O Urban Dictionary, também um produto destes tempos digitais, define o hater como “uma pessoa que simplesmente não consegue ficar feliz com o sucesso de outra pessoa. Então, faz questão de tentar expor uma falha nessa pessoa. Viver do ódio, o resultado de ser um hater, não significa que há inveja. O hater realmente não quer ser a pessoa que odeia, mas apenas tentar rebaixá-la”. Onde foi que vimos isso, anônimos?

Há coisas que denunciam um hater. A primeira delas é que os caras não se reconhecem como haters: como os loucos, que não admitem a própria loucura, os haters nunca percebem o fato de serem movidos pelo ódio. Há mesmo os que chegam ao delírio de pensar que estão a debater. Mas usam sempre o argumentum ad hominem (embora nada saibam de latim, claro).
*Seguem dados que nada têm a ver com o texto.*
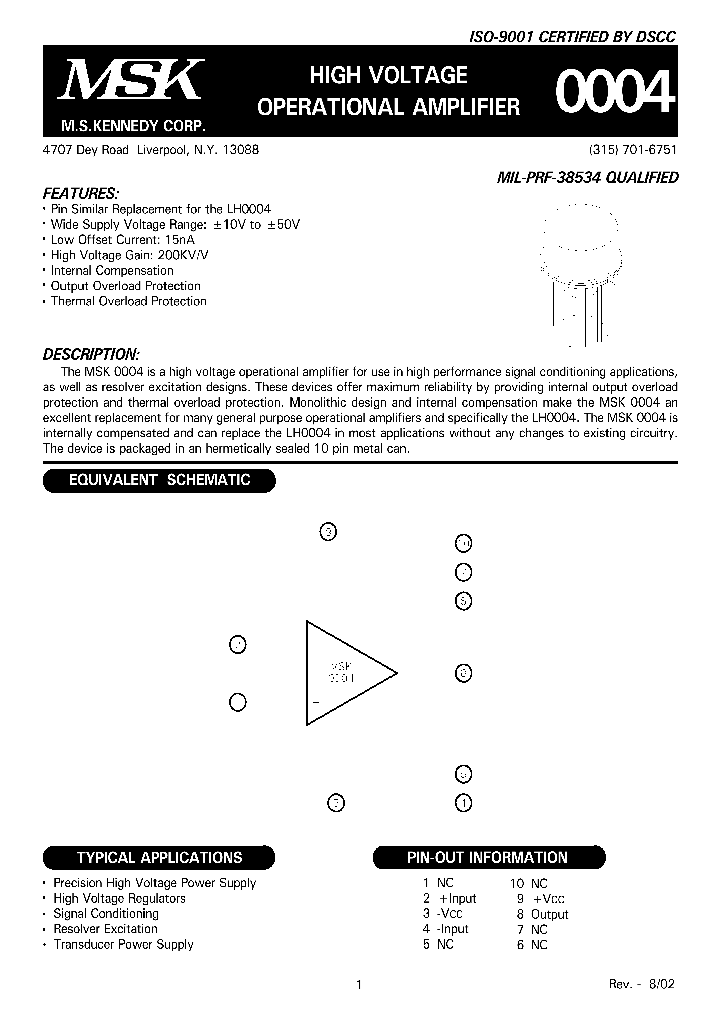 MSK0004H_1284331.PDF Datasheet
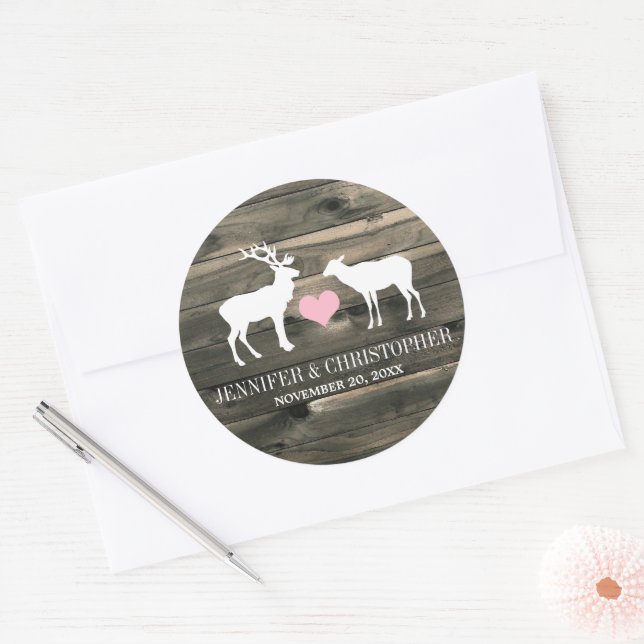 Rustic Country Buck and Doe Envelope Seal (Envelope)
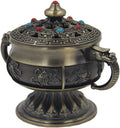 Large Heavy Duty Multi Purpose Charcoal Incense Burner 4 Inches Tall - DharmaObjects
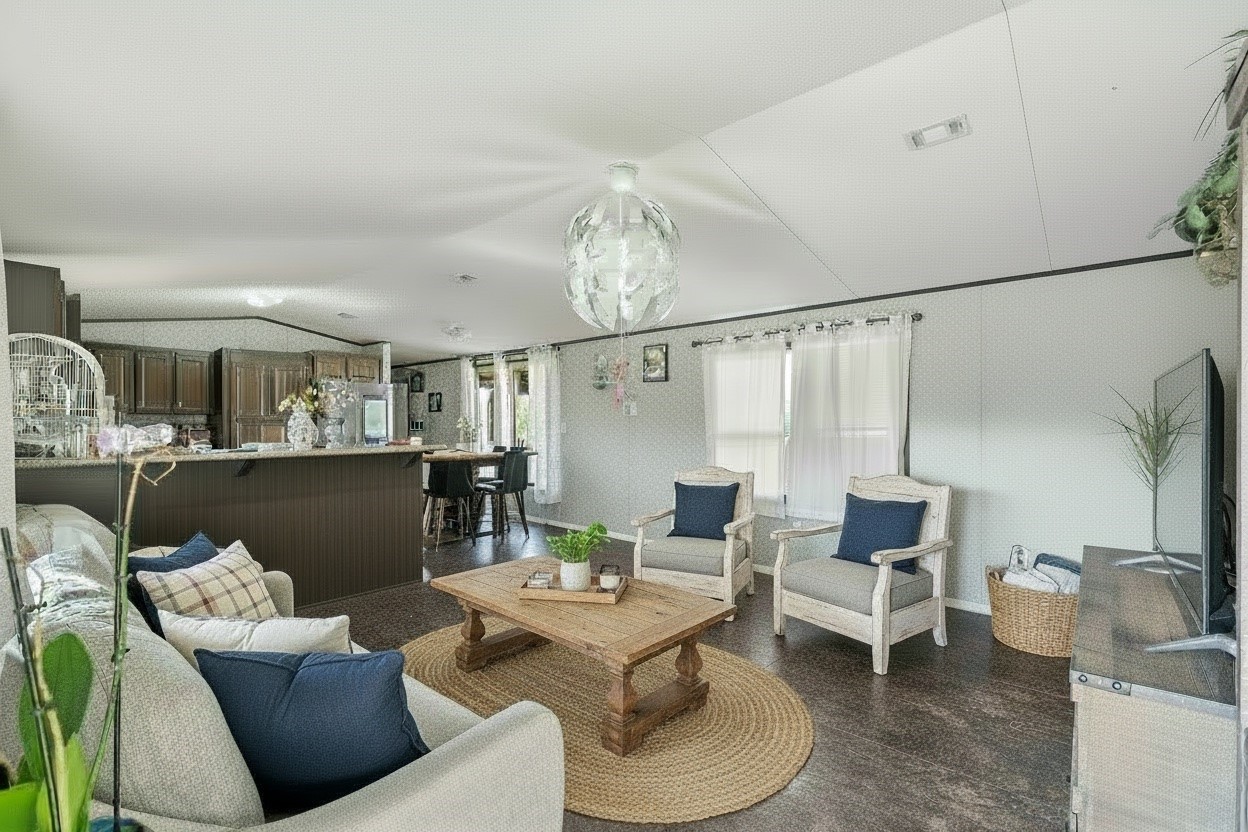 14633 Forest Tower Court Conroe, TX 77306 - Photo 4 of 26 Living room is virtually staged to show alternative decor style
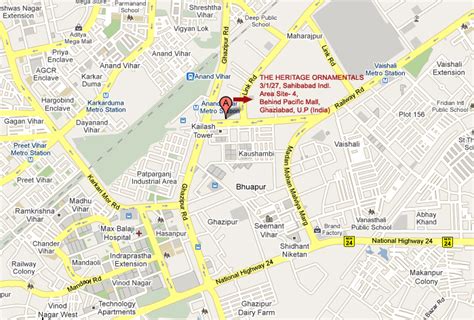 Ghaziabad Map - India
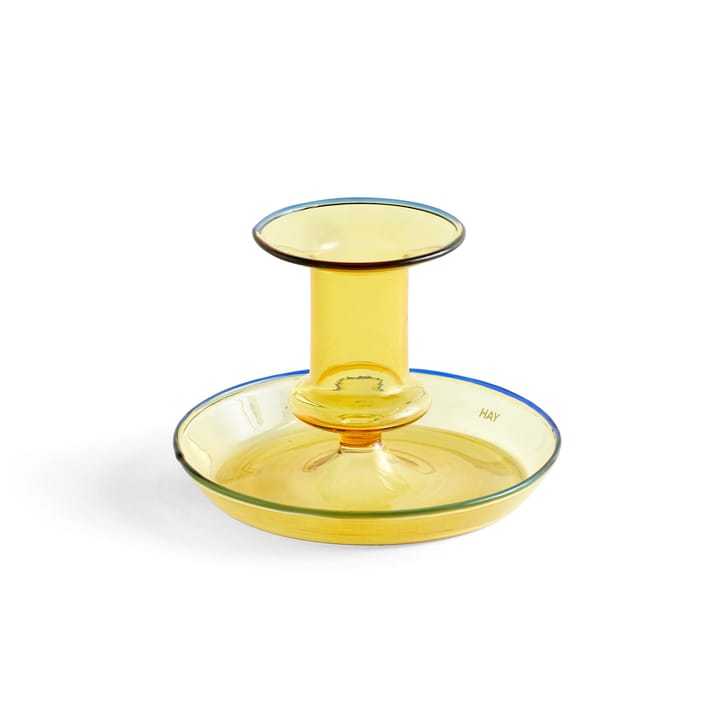 Flare candlestick - yellow - HAY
Nunca expõem ideias e limitam-se aos ataques pessoais.

O tratamento dos haters é um tema forte nas discussões internas aqui do blog. Tem gente que prefere descartar as mensagens de ódio e ataques pessoais. Sob esse aspecto tenho sido mais liberal, porque não elimino muitos comentários. Mas não é por ser mais democrático. É por vaidade. Acontece que, na maioria dos casos, os haters atacam pessoas que intimamente admiram. E eu gosto que eles me façam essa massagem no ego.

É como diz o velho deitado: “digital times, pixelated minds”.